While advertising prods a potential client to take action — to buy a particular product or service — marketing strategies are generally designed to trigger initial interest and help individuals identify wants or needs. Marketing materials may also provide reassurance to a client that he or she has made a wise decision, thereby preventing the postdecision guilt known as “buyers’ remorse.”

Educational materials are an important component of informed consent. They help patients negotiate the sometimes difficult process of formulating their questions. They give doctors the opportunity to clarify and respond to patients’ concerns.

Patient education materials, whether written by the providers themselves or purchased from outside sources, should help patients understand the risks and benefits of proposed treatments. Liability exposures increase when educational materials are written in terms that maximize the projected outcome of a cosmetic dental treatment and gloss over its risks.

In their eagerness to support the doctors and contribute to the success of the practice, employees of a cosmetic-focused dental practice may inadvertently mislead patients by referring to the doctors’ skills or past outcomes with glowing terms that might cause patients to assume the same perfect results for their own cases.

It is not uncommon for marketing experts to advise dentists and their teams to engage patients in “acceptance” conversations. However, ethical considerations oppose conscious attempts to manipulate a potential patient into an elective procedure without a clear picture of its potential risks and benefits.

Practice administration should clarify for all members of the team why a particular marketing approach is acceptable and why other tactics are unacceptable.

Patients’ Allegations

In one case, a patient was “sold” by her dentist on a veneer treatment plan that involved most of her teeth. Assuring her that he could beat the price of a quote she’d been given by another dentist, he did the work — without first dealing with the poor state of her gums.

The veneer work looked beautiful — but the patient lost five teeth within the next 2 years, largely due to the untreated periodontal disease. She sued, alleging that she should have been told that she needed restorative work before the cosmetic procedure was initiated — and she won.

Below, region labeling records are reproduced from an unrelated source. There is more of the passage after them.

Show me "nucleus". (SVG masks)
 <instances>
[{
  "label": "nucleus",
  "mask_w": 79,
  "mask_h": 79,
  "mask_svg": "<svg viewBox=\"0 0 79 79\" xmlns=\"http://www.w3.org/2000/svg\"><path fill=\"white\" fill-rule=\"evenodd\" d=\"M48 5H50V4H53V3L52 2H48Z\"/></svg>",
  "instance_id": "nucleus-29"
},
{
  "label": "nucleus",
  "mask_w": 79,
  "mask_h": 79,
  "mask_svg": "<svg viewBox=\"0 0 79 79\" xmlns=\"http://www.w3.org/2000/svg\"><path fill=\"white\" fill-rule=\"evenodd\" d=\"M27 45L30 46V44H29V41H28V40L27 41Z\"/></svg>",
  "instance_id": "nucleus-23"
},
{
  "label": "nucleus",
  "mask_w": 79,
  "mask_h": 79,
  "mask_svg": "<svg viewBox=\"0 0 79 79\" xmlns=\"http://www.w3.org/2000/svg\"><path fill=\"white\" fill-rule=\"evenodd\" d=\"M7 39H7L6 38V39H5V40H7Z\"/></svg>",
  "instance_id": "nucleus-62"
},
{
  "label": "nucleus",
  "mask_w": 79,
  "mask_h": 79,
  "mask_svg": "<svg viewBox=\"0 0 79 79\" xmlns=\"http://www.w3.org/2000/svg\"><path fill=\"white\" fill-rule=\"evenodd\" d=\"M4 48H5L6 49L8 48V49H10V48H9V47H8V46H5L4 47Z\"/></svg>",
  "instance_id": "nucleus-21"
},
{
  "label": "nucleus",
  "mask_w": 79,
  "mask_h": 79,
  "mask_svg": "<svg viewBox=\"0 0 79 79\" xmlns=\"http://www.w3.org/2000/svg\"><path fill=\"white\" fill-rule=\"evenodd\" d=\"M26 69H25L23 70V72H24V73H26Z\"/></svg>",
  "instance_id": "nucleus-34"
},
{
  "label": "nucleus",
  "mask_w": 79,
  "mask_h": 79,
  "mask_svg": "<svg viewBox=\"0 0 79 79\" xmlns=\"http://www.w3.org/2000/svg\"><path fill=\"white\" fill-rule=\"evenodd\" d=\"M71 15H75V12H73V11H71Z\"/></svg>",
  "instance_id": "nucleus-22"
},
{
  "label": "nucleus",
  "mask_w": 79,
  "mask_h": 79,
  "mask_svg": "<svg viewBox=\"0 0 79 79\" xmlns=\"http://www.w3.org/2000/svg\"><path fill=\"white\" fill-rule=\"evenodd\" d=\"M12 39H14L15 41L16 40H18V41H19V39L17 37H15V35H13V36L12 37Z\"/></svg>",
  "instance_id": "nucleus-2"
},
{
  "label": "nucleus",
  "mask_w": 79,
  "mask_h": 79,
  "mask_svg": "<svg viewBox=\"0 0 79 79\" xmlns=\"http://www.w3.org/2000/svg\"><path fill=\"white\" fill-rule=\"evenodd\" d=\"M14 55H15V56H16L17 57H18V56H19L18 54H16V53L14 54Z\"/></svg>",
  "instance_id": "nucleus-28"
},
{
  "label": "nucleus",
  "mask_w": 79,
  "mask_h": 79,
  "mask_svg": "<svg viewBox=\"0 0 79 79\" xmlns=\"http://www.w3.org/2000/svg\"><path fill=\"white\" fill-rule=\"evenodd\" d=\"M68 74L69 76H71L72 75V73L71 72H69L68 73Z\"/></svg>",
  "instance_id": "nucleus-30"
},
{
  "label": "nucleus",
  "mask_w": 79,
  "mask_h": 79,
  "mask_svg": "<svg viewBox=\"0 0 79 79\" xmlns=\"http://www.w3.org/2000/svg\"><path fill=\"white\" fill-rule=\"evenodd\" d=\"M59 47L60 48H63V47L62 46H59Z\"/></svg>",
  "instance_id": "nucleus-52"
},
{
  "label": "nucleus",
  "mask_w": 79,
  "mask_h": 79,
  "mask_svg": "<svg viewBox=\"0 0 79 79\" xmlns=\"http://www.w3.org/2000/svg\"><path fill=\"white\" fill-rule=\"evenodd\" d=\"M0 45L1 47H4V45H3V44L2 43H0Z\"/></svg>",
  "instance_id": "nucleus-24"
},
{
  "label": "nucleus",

Post-trial commentary from members of the jury indicated that they believed the dentist fully intended to “double dip” the patient by selling her bridges or implants for veneered teeth he expected would fail.

Conclusion

Dentists who market themselves as providers of cosmetic services should be cognizant of the border between a promise of dedicated effort on the patient’s behalf and a promise that the patient will achieve some nebulous vision of perfection.

Advertising and marketing materials should be reviewed for accuracy and for any unintended commitments or promises that might obligate the practitioner to comply with a higher, and perhaps unachievable, standard of care.

Patient education materials should be devoid of marketing hyperbole. Their purpose is to help the patient understand the risks and benefits of a procedure, the treatment plan, and its aftermath, including the patient’s obligation to engage in certain home care procedures and follow-up appointments.

Patients will benefit from their dentists’ clear vision of what cosmetic procedures may be able to achieve — as well as candid evaluations of what they may not be able to deliver.